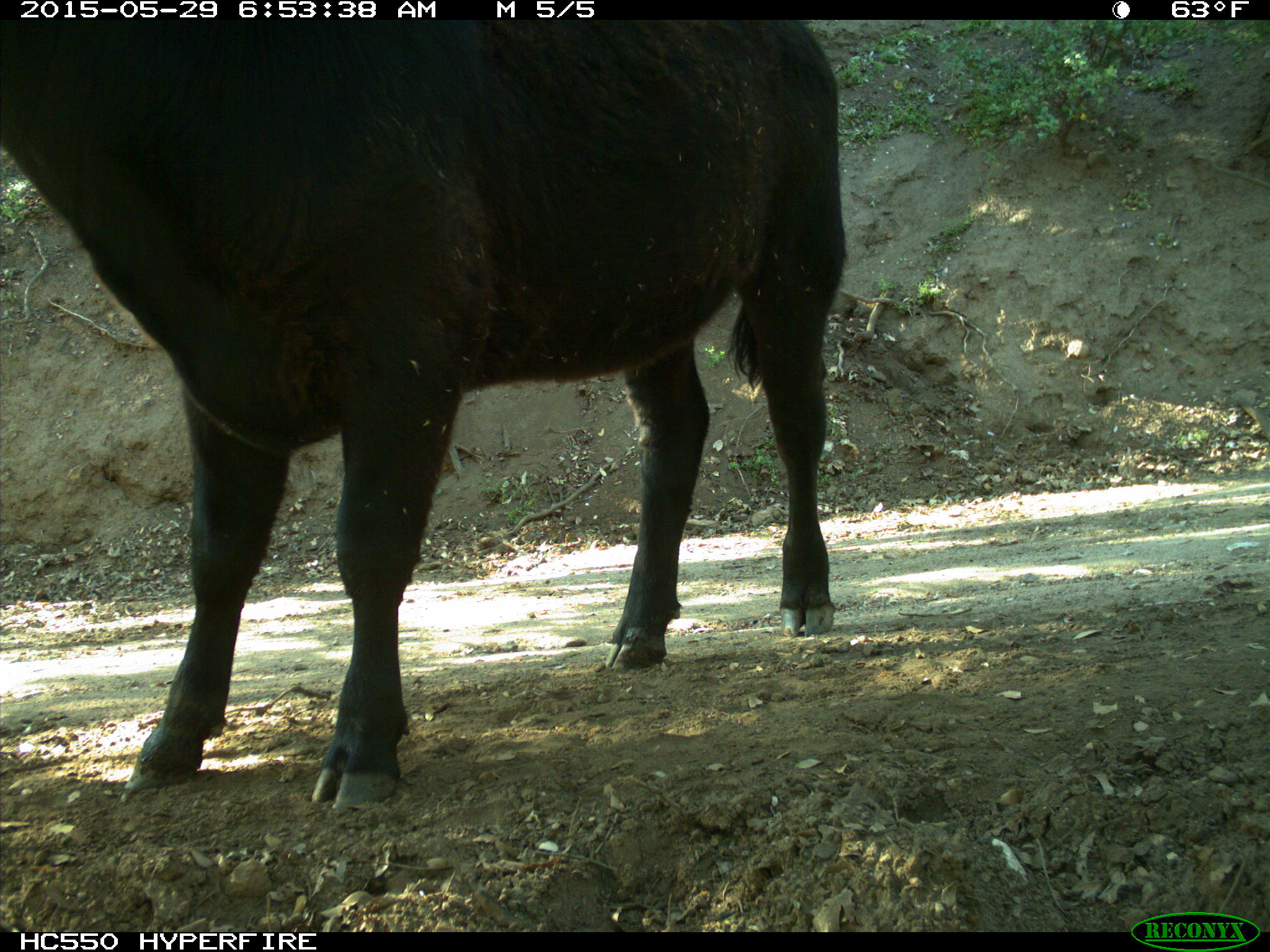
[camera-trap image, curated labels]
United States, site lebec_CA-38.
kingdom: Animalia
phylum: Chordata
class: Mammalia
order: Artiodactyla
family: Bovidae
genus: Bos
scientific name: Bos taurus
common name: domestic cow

(Task) Each line from the one that holds "class: Mammalia" to the end of the records above should be transcribed exactly, both ends included.

(Written response)
class: Mammalia
order: Artiodactyla
family: Bovidae
genus: Bos
scientific name: Bos taurus
common name: domestic cow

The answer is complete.